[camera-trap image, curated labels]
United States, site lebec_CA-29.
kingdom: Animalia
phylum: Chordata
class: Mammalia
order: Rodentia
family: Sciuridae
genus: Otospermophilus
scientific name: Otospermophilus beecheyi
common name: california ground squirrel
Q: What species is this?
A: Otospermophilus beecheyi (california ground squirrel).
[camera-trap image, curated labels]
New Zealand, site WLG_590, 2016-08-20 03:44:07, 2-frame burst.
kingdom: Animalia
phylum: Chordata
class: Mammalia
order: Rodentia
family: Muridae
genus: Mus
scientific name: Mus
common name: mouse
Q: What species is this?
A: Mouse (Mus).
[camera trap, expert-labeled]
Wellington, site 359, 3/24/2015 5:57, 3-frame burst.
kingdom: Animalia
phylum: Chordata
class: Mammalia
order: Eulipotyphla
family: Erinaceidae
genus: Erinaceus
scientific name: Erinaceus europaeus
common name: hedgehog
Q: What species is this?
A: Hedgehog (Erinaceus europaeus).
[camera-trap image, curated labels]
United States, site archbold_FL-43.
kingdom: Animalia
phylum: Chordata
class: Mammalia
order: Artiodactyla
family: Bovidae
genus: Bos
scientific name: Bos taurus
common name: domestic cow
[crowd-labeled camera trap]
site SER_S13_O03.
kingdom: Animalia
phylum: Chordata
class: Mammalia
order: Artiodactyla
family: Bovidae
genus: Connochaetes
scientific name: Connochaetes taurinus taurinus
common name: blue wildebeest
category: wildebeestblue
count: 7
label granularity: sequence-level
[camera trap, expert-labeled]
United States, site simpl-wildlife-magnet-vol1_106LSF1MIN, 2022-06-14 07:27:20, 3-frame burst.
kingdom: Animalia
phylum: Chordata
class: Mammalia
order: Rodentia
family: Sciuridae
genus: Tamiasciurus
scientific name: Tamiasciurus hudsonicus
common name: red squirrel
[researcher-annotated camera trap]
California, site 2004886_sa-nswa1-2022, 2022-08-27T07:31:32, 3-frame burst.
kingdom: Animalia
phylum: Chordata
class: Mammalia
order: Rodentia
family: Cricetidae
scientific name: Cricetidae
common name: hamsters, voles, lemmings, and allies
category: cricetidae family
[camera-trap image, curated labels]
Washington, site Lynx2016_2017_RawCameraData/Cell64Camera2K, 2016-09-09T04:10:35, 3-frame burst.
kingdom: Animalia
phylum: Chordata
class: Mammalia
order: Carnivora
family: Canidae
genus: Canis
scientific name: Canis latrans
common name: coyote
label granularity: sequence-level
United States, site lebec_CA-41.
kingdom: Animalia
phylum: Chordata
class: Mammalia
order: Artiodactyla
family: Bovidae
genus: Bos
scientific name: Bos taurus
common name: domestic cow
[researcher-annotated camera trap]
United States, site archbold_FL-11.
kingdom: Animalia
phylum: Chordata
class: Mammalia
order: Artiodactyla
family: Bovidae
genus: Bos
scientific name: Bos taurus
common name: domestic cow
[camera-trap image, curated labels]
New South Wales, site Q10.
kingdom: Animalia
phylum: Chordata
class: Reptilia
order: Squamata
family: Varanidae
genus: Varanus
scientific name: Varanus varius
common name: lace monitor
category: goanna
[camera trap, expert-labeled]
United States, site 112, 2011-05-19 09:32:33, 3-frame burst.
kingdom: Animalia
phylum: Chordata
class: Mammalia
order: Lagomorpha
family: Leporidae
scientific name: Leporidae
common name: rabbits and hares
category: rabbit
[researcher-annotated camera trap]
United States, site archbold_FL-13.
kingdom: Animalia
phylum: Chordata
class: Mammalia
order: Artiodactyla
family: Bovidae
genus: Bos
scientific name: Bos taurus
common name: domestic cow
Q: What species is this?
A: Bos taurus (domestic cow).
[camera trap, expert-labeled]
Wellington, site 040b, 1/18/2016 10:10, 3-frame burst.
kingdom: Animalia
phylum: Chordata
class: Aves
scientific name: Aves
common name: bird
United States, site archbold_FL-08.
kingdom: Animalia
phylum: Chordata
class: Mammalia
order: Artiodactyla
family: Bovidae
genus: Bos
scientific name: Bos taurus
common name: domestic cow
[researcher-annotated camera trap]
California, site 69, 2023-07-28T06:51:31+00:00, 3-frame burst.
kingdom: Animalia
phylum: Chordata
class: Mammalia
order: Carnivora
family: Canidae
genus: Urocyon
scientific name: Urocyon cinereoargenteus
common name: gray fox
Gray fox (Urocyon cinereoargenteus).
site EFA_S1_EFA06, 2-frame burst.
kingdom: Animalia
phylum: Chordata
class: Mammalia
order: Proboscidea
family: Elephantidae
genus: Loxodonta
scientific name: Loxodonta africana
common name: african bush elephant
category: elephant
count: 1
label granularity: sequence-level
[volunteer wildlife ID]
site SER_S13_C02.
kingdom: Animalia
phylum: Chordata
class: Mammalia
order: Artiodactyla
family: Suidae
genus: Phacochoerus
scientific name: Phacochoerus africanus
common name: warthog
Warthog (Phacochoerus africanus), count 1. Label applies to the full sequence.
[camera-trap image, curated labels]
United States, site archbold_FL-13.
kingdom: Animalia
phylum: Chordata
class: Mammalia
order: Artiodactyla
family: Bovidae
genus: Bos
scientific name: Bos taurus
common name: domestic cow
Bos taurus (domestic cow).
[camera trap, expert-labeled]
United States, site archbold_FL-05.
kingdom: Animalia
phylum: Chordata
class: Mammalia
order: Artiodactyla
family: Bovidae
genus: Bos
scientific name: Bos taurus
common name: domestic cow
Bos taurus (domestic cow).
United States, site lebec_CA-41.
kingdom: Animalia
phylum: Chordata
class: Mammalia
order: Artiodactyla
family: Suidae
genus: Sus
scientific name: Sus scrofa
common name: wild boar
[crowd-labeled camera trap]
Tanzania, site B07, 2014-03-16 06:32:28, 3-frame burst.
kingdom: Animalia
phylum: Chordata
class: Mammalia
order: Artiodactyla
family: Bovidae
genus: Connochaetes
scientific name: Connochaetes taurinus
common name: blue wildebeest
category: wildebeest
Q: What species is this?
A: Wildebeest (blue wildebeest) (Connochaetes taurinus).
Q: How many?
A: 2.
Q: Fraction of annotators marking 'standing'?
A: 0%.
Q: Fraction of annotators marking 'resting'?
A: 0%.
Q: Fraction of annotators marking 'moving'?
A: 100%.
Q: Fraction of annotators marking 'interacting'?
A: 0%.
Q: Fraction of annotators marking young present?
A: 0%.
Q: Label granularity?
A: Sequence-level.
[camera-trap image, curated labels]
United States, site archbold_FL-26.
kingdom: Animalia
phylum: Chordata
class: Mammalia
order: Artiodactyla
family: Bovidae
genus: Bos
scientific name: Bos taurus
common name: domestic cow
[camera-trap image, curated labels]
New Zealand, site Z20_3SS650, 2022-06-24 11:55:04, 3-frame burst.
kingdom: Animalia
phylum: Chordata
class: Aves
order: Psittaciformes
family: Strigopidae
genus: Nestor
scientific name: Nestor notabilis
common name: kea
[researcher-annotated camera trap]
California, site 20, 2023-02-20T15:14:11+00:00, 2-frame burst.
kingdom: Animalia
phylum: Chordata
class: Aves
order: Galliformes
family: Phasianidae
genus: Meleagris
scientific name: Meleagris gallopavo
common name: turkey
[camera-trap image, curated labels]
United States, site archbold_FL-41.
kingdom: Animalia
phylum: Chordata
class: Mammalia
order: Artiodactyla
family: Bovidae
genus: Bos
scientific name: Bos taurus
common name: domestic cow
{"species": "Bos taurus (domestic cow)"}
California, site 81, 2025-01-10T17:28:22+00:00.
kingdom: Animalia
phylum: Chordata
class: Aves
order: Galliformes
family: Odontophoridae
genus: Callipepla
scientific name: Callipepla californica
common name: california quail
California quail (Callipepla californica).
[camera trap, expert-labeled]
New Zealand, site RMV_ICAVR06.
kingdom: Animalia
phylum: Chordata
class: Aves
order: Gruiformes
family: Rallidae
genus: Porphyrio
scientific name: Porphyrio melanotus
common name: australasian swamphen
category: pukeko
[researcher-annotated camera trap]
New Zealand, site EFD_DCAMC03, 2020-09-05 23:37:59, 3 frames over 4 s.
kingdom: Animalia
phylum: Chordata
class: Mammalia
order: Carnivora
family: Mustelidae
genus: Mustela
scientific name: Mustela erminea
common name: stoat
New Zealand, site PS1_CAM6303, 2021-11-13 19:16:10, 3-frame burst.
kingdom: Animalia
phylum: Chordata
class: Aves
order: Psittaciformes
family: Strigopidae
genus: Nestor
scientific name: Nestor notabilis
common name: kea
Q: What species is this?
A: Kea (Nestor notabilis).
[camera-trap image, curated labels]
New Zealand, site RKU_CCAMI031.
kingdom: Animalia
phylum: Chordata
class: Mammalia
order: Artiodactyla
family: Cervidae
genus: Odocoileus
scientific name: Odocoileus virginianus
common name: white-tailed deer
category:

■ **PROBLEM**
Will you return exactly the lines above from the one with "family: Varanidae" down to the one with "genus: Urocyon", counting both as part of the range?

■ **THE ANSWER**
family: Varanidae
genus: Varanus
scientific name: Varanus varius
common name: lace monitor
category: goanna
[camera trap, expert-labeled]
United States, site 112, 2011-05-19 09:32:33, 3-frame burst.
kingdom: Animalia
phylum: Chordata
class: Mammalia
order: Lagomorpha
family: Leporidae
scientific name: Leporidae
common name: rabbits and hares
category: rabbit
[researcher-annotated camera trap]
United States, site archbold_FL-13.
kingdom: Animalia
phylum: Chordata
class: Mammalia
order: Artiodactyla
family: Bovidae
genus: Bos
scientific name: Bos taurus
common name: domestic cow
Q: What species is this?
A: Bos taurus (domestic cow).
[camera trap, expert-labeled]
Wellington, site 040b, 1/18/2016 10:10, 3-frame burst.
kingdom: Animalia
phylum: Chordata
class: Aves
scientific name: Aves
common name: bird
United States, site archbold_FL-08.
kingdom: Animalia
phylum: Chordata
class: Mammalia
order: Artiodactyla
family: Bovidae
genus: Bos
scientific name: Bos taurus
common name: domestic cow
[researcher-annotated camera trap]
California, site 69, 2023-07-28T06:51:31+00:00, 3-frame burst.
kingdom: Animalia
phylum: Chordata
class: Mammalia
order: Carnivora
family: Canidae
genus: Urocyon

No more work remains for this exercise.